Objective:
Report each line below that contains the word "sleeve", copying those lines in full. Case counts.

Information provided:

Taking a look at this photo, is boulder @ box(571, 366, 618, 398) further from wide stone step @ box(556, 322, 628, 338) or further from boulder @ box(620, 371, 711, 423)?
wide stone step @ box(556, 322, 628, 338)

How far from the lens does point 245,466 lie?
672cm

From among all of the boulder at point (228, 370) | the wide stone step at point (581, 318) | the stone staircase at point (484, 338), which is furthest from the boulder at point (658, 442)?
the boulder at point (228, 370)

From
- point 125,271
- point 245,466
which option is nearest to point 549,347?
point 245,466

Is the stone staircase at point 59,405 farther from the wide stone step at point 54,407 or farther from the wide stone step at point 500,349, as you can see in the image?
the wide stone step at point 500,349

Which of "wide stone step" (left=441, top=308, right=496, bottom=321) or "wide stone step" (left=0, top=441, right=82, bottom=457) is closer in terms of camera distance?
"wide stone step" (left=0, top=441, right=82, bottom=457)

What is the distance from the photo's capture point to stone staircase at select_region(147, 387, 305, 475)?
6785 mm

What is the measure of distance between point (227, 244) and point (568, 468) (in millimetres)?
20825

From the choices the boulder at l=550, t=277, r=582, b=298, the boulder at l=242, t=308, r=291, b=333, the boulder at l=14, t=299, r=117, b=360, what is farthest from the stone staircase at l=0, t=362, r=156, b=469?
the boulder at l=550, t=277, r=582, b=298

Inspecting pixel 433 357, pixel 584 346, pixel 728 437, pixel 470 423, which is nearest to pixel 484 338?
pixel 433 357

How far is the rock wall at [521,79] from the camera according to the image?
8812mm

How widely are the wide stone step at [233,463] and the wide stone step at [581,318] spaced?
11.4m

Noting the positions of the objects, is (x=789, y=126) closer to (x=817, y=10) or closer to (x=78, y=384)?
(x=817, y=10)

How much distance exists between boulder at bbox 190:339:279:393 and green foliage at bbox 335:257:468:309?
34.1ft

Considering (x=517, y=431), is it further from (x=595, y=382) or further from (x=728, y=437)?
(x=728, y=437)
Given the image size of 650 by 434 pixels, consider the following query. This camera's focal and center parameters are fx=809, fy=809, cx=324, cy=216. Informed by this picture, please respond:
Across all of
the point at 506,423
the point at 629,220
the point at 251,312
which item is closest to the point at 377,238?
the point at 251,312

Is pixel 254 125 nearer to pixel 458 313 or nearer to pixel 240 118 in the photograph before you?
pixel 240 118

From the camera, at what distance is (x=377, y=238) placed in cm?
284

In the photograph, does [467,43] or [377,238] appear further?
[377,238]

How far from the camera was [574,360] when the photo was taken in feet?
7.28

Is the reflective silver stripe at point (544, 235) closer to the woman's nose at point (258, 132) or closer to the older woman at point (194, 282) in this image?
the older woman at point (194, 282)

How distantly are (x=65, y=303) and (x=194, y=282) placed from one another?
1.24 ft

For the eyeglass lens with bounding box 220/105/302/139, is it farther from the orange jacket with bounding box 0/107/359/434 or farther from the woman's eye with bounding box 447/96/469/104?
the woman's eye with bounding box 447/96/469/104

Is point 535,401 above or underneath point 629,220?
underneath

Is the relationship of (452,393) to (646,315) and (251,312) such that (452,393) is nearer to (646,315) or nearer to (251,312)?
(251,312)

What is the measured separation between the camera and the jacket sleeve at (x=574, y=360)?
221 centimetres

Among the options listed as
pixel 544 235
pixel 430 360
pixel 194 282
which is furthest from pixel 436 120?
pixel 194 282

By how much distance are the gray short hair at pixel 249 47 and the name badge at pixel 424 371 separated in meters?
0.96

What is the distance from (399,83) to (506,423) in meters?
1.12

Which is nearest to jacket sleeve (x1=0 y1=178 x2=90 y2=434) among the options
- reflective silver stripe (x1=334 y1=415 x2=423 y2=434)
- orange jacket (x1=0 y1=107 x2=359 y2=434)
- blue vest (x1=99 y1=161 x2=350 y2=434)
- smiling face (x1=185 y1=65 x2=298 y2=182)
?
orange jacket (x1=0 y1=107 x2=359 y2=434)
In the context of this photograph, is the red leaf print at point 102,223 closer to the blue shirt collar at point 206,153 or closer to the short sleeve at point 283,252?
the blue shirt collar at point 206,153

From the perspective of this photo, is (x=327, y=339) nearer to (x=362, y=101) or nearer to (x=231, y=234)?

Exercise solution:
What is the measured separation between the camera and the jacket sleeve at (x=574, y=360)?
Which is nearest to jacket sleeve (x1=0 y1=178 x2=90 y2=434) among the options
In the context of this photograph, is the red leaf print at point 102,223 closer to the blue shirt collar at point 206,153 or closer to the short sleeve at point 283,252?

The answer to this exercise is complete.